Le pire des blasphèmes

Et quand la mort est donnée en punition d’avoir pensé, et d’avoir voulu aider à penser les enfants, ce triple blasphème devient une abomination. Je voudrais de tout mon cœur qu’en mourant, Samuel se soit senti fier, pour sa dernière pensée.

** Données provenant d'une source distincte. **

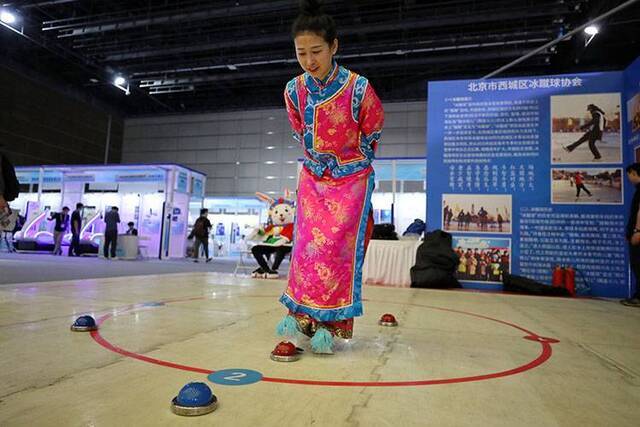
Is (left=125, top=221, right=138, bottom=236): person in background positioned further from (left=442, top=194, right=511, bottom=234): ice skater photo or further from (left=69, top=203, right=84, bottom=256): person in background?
(left=442, top=194, right=511, bottom=234): ice skater photo

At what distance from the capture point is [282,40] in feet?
38.3

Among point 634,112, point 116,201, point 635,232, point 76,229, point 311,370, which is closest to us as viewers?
point 311,370

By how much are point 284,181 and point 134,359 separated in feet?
49.1

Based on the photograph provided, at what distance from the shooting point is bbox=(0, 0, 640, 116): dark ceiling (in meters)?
10.3

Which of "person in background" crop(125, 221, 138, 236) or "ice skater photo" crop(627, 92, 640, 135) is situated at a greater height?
"ice skater photo" crop(627, 92, 640, 135)

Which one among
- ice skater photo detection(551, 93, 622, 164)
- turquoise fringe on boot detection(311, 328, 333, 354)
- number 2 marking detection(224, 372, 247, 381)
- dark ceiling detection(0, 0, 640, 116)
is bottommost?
number 2 marking detection(224, 372, 247, 381)

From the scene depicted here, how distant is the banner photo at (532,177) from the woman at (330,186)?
15.3 feet

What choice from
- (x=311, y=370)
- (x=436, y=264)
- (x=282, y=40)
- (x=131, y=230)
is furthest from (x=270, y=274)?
(x=282, y=40)

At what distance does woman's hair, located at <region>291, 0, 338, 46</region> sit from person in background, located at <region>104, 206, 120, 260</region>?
33.3ft

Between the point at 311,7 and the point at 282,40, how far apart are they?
10646mm

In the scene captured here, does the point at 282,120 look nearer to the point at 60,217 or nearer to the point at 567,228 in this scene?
the point at 60,217

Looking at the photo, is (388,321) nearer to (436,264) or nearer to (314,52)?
(314,52)

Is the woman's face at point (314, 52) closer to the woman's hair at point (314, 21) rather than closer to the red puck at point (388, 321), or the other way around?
the woman's hair at point (314, 21)

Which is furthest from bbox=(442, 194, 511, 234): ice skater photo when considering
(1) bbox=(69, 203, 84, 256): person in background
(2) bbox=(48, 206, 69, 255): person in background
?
(2) bbox=(48, 206, 69, 255): person in background
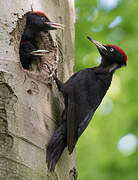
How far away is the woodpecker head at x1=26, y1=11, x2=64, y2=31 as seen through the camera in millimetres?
3824

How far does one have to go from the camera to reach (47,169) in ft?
9.37

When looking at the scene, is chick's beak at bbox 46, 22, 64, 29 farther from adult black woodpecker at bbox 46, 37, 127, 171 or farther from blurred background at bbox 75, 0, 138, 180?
blurred background at bbox 75, 0, 138, 180

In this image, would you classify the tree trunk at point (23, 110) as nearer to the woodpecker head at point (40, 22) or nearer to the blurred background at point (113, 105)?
the woodpecker head at point (40, 22)

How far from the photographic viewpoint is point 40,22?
4406 mm

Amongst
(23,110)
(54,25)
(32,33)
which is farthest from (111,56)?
(23,110)

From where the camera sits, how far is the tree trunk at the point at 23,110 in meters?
2.64

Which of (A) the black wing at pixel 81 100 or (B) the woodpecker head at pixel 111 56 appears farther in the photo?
(B) the woodpecker head at pixel 111 56

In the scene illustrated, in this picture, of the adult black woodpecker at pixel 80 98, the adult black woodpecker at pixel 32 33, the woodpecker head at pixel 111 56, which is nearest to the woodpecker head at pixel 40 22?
the adult black woodpecker at pixel 32 33

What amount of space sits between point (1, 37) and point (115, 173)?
427 centimetres

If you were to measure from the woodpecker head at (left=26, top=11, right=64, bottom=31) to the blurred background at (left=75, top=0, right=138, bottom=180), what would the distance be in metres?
1.36

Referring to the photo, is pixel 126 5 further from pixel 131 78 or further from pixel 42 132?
pixel 42 132

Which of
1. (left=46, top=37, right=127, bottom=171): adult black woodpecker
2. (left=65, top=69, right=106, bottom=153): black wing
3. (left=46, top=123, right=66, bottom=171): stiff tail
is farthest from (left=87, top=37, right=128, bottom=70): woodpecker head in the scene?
(left=46, top=123, right=66, bottom=171): stiff tail

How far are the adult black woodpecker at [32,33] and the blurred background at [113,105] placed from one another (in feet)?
4.19

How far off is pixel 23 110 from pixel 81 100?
55.8 inches
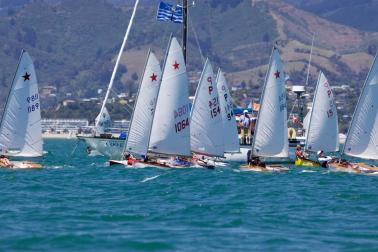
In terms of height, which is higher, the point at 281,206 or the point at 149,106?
the point at 149,106

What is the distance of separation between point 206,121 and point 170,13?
49.1 feet

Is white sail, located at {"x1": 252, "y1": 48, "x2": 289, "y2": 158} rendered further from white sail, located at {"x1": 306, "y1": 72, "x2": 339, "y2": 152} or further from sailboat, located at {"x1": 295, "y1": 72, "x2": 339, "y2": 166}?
white sail, located at {"x1": 306, "y1": 72, "x2": 339, "y2": 152}

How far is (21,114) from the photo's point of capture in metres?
61.6

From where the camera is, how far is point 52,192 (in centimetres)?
4869

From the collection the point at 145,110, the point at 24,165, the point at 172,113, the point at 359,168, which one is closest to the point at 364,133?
the point at 359,168

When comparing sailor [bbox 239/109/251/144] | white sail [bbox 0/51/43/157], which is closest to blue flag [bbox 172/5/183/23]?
sailor [bbox 239/109/251/144]

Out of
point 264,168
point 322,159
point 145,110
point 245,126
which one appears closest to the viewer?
point 264,168

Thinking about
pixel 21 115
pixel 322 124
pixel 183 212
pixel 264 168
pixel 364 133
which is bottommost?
pixel 183 212

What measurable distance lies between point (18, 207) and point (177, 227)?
741 cm

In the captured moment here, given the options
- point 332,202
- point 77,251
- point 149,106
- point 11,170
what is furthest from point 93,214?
point 149,106

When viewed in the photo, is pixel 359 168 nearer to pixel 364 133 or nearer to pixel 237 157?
pixel 364 133

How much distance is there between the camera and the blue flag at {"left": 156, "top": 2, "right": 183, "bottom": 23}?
80.2m

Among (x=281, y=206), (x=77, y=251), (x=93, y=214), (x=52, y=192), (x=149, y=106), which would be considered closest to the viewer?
(x=77, y=251)

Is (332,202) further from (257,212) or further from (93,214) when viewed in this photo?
(93,214)
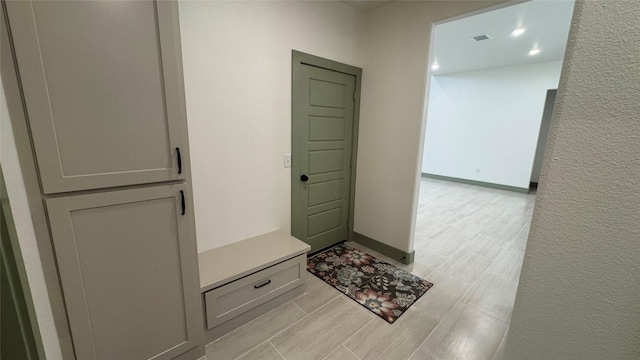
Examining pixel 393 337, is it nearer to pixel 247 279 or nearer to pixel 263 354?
pixel 263 354

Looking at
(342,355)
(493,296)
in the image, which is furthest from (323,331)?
(493,296)

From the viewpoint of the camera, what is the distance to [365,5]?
268 centimetres

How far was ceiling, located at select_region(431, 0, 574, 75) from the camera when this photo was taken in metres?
2.87

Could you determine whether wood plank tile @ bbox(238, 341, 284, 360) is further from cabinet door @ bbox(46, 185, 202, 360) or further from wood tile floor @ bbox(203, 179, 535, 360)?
cabinet door @ bbox(46, 185, 202, 360)

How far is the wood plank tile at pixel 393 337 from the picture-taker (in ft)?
5.41

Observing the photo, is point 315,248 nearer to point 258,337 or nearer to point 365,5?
point 258,337

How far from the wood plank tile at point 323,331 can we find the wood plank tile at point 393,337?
0.26 ft

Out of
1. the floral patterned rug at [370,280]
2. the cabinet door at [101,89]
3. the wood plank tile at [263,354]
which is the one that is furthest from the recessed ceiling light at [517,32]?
the wood plank tile at [263,354]

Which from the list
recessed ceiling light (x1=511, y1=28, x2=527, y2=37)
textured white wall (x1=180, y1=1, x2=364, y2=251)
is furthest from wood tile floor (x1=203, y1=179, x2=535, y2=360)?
recessed ceiling light (x1=511, y1=28, x2=527, y2=37)

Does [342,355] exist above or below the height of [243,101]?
below

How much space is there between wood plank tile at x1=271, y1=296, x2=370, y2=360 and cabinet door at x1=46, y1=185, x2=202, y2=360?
2.13 feet

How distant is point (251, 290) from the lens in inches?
72.9

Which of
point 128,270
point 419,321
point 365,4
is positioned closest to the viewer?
point 128,270

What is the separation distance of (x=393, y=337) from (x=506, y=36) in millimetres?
4377
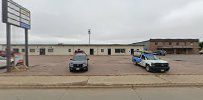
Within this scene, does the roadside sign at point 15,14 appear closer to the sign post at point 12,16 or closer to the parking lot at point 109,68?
the sign post at point 12,16

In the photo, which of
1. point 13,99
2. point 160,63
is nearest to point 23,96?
point 13,99

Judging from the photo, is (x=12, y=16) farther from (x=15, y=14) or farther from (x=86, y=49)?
(x=86, y=49)

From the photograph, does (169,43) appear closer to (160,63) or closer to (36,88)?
(160,63)

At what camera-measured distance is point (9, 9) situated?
1517 cm

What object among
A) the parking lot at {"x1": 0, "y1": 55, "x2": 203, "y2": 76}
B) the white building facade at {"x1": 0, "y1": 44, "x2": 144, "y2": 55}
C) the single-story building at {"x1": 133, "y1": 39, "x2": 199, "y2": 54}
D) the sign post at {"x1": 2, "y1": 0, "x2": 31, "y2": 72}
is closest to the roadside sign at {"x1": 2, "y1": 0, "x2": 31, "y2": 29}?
the sign post at {"x1": 2, "y1": 0, "x2": 31, "y2": 72}

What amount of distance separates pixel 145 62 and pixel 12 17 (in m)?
12.4

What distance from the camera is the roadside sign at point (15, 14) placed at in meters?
14.7

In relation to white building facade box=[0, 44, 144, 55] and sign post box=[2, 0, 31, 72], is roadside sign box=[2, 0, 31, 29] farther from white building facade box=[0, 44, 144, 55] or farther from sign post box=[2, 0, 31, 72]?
white building facade box=[0, 44, 144, 55]

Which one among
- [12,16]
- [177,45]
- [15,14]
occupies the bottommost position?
[177,45]

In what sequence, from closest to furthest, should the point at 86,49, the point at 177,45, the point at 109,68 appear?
the point at 109,68
the point at 86,49
the point at 177,45

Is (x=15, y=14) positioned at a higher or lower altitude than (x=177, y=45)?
higher

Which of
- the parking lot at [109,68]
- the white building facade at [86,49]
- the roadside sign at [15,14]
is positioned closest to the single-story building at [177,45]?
the white building facade at [86,49]

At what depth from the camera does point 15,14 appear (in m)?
16.1

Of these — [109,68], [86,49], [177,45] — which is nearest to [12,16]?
[109,68]
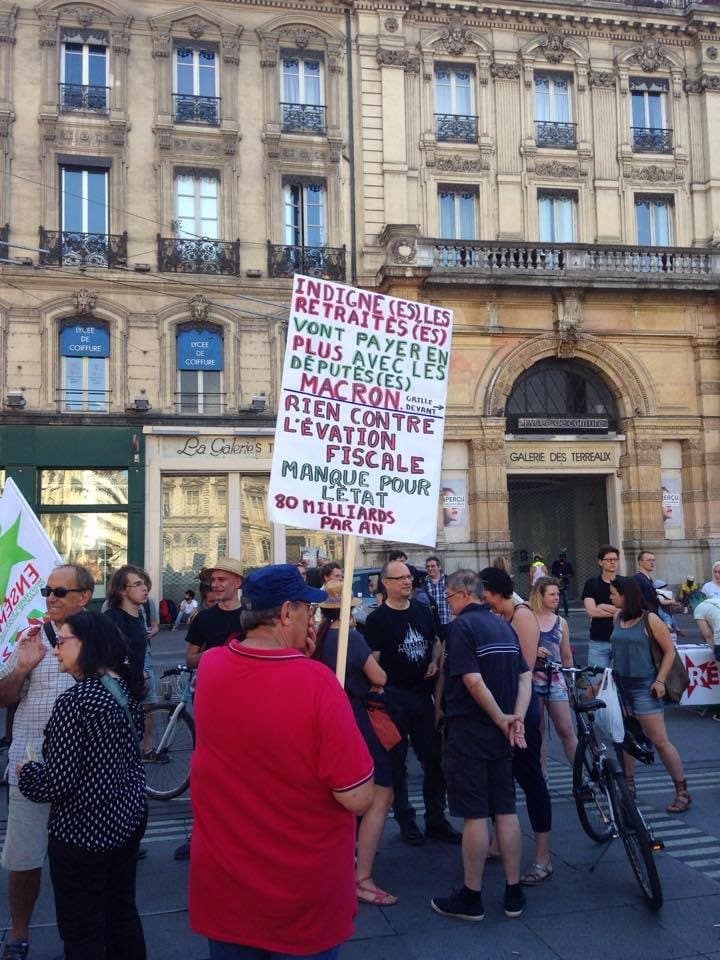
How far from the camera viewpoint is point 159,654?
1688cm

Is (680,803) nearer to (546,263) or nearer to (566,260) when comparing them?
(546,263)

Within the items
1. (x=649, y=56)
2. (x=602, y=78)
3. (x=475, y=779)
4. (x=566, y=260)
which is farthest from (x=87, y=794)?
(x=649, y=56)

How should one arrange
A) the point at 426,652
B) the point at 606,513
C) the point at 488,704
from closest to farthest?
the point at 488,704
the point at 426,652
the point at 606,513

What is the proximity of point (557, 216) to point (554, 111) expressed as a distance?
3.02 metres

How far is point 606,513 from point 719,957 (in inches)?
822

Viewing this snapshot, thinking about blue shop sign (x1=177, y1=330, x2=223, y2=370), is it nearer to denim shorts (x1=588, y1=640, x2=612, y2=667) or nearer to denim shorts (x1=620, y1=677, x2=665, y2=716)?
denim shorts (x1=588, y1=640, x2=612, y2=667)

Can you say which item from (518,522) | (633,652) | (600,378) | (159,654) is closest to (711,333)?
(600,378)

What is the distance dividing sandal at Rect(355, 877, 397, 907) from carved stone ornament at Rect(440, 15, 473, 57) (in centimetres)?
2339

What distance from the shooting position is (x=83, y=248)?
70.7 ft

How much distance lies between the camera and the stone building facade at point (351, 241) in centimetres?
2144

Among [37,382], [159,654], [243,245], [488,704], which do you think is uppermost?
[243,245]

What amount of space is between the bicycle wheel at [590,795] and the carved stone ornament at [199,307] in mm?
18024

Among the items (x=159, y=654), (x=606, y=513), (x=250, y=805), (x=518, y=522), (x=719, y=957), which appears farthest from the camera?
(x=518, y=522)

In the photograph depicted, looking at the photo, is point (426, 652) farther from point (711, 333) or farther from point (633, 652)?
point (711, 333)
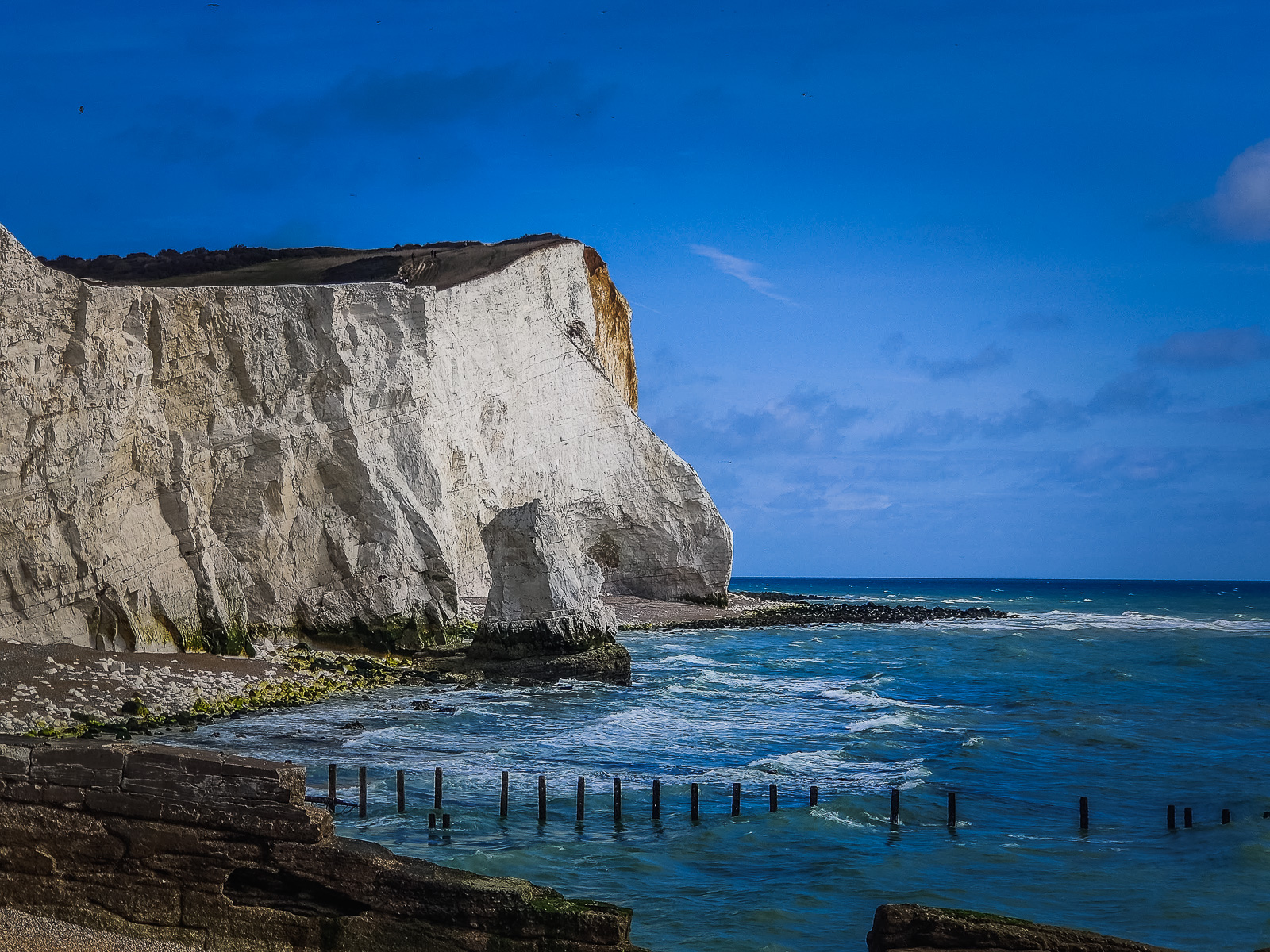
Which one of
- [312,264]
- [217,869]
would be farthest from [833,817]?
[312,264]

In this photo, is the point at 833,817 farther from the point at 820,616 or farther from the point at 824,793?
the point at 820,616

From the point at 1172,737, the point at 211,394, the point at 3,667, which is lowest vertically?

Nul ne sait vraiment pourquoi nous sommes, là, aujourd’hui. Les moins à même de nous éclairer là-dessus sont les apôtres de toutes les religions, les prophètes de tous les malheurs, les théoriciens de toutes les impostures. À l’inverse, les hypothèses les plus sensées sont faites par les scientifiques, et aussi par les poètes, qui sont en fait souvent de la même race. Les charnières entre science et poésie, c’est l’art, la beauté que l’on découvre, que l’on invente, que l’on crée, que l’on révèle. C’est aussi le métier, la méthode, la raison. Certains prétendent que le coran est poésie. Surtout parmi les arabisants. Quelle forfaiture ! Quelle imposture ! S’il vous plaît, messieurs les théologiens, cantonnez-vous à vos mantras. Un poème, un haïku, ne se réitèrent pas, ni ne s’incantent. Le jour où le texte « révélé » aura le droit de s’étoffer et de s’agrandir au gré des créations, oui, peut-être accèdera-t-il à la poésie, puisqu’il s’agit de ça, créer, en poiesis. Pour l’instant, les paysages que révèlent les uns après les autres la science, eux, sont des tableaux, des œuvres, des épopées, des odes, des hymnes. Quand on observe et distingue la nature, oui, là, c’est merveilleux. Oui, là, on rend grâce à la « chose » créatrice. C’est d’ailleurs la même chose quand on se penche en soi, quand on saisit l’instant, quand on médite sur soi, quand on se place dans l’univers. Là, oui, on rend grâce à la « chose » qui nous a créé. Et le cœur pincé à la pensée de notre finitude, on finit toujours par se représenter la chance inouïe de vivre, en ce moment, dans l’infini de ce jour-là. On bouge les doigts et ça devient un jeu. On joue à ne plus respirer, à fermer les yeux, à penser à telle chose. On joue à la magie. Une pensée est une volonté, il faut penser pour se lever, pour se mettre à courir, pour descendre dans un lac et nager. Il n’y a pas d’action sans pensée, qui commande toute entreprise. Notre cerveau est un royaume. Notre pensée est souveraine.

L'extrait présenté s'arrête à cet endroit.